Whiteley and Valdy have been singing for what feels like forever. Whiteley formed the Original Sloth Band in 1965 (he was 14); Valdy’s first big hit, Play Me a Rock ’n’ Roll Song (about trying to sing peace songs to a crowd that responds, “Don’t play me songs about freedom and joy”) came in 1972. Francey is the newcomer of the three. He was in his 40s before he began performing, releasing his first album in 1999. The late start hasn’t held him back. Kerry Doole, writing in Exclaim! Magazine, suggests that Francey “has had more impact than any old-school Canadian folk songsmith since the late great Stan Rogers.”

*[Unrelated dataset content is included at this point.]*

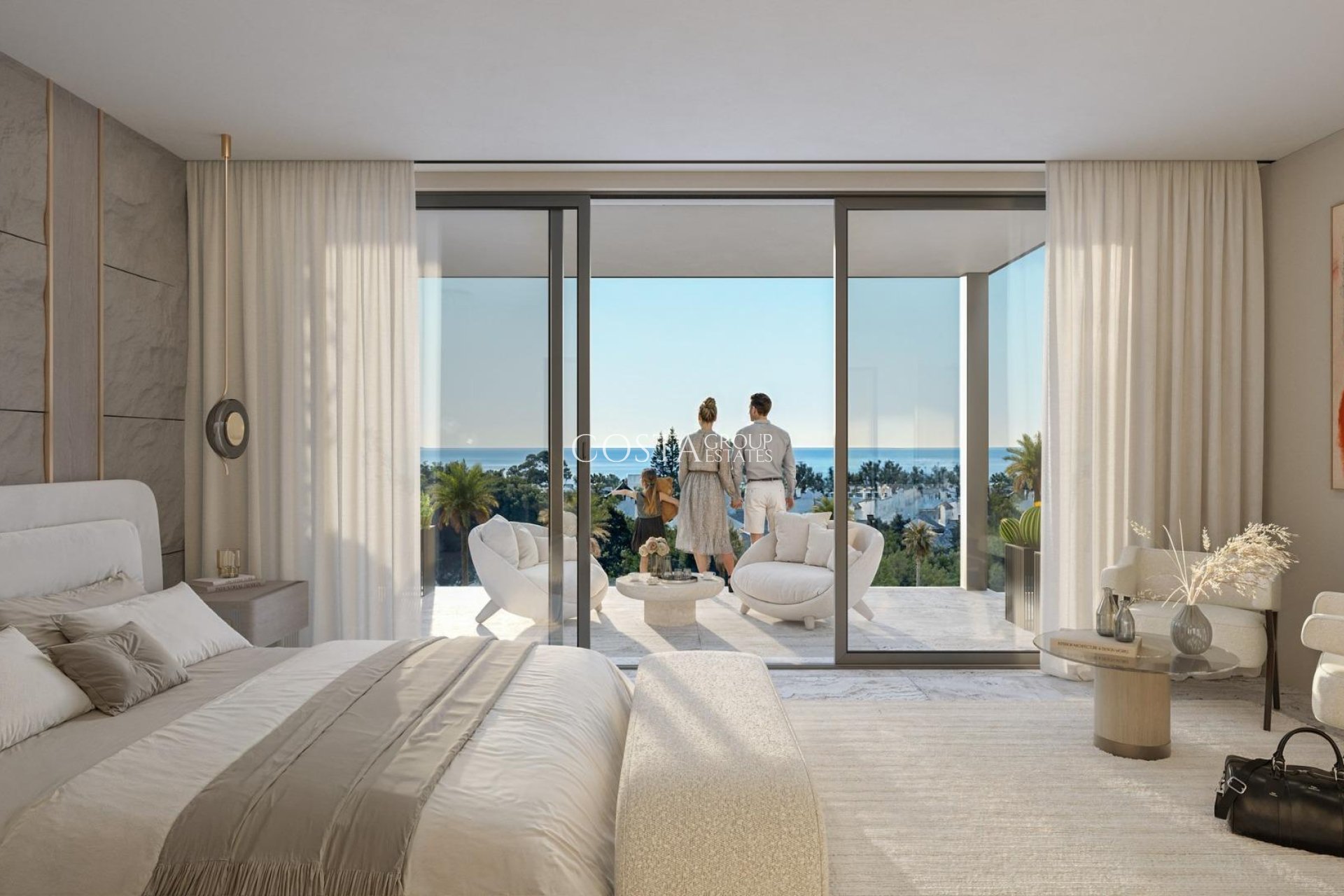 Nowy budynek - Willa -
Estepona - Bel Air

Francey is less rollicking than Valdy or Whiteley, but his work includes the same mix of love, life and the need for us to make things better. During his concerts, he will claim to be a pessimist, and in songs like Pandora’s Box (from his newest work So Say We All), he describes a world where justice is “bent and all but broken.” But his cynical stance doesn’t hold up in the face of such lovely songs as Come Rain or Come Shine (“I’ll always be your love”) and Nearly Midnight, where he celebrates the sheer joy of coming home to his lover: “In the darkened world / Of this road I’m on / You are the light.”

For Francey, home, with its light and love, is the sanctuary from a damaged, fractured world. Each of his recordings explores this emotional spectrum, and it feels remarkably akin to the classical Christian theology of sin and redemption. 

Like his folk music compatriots, Francey has the double vision of an artist: he knows there are causes for despair, but he also sees reasons for hope, usually summed up in the all-encompassing concept of love. Francey sings, “Love as blind as love can be / We are grateful to receive.” Whiteley celebrates, “I’ve got friends all over the place.” Valdy knows he’s “blessed” that he’s “got a woman that loves me, in spite of myself.”

My first contact with Valdy was a perfect introduction to this Canadian folk hero. When I sent him a brief e-mail invitation asking him to sing at our festival, he responded with characteristic warmth. He told me he was on a ferry bound for Vancouver Island, sailing through fog, returning home from a long tour. He accepted our invitation with delight. And he signed off, “Love, Valdy.”

Until then, I’d never met the man, but I was instantly captured. When he wrote, “Love,” I believed him. Love: the stuff of great songs — and great songwriters. 

Paul Knowles is a writer in New Hamburg, Ont.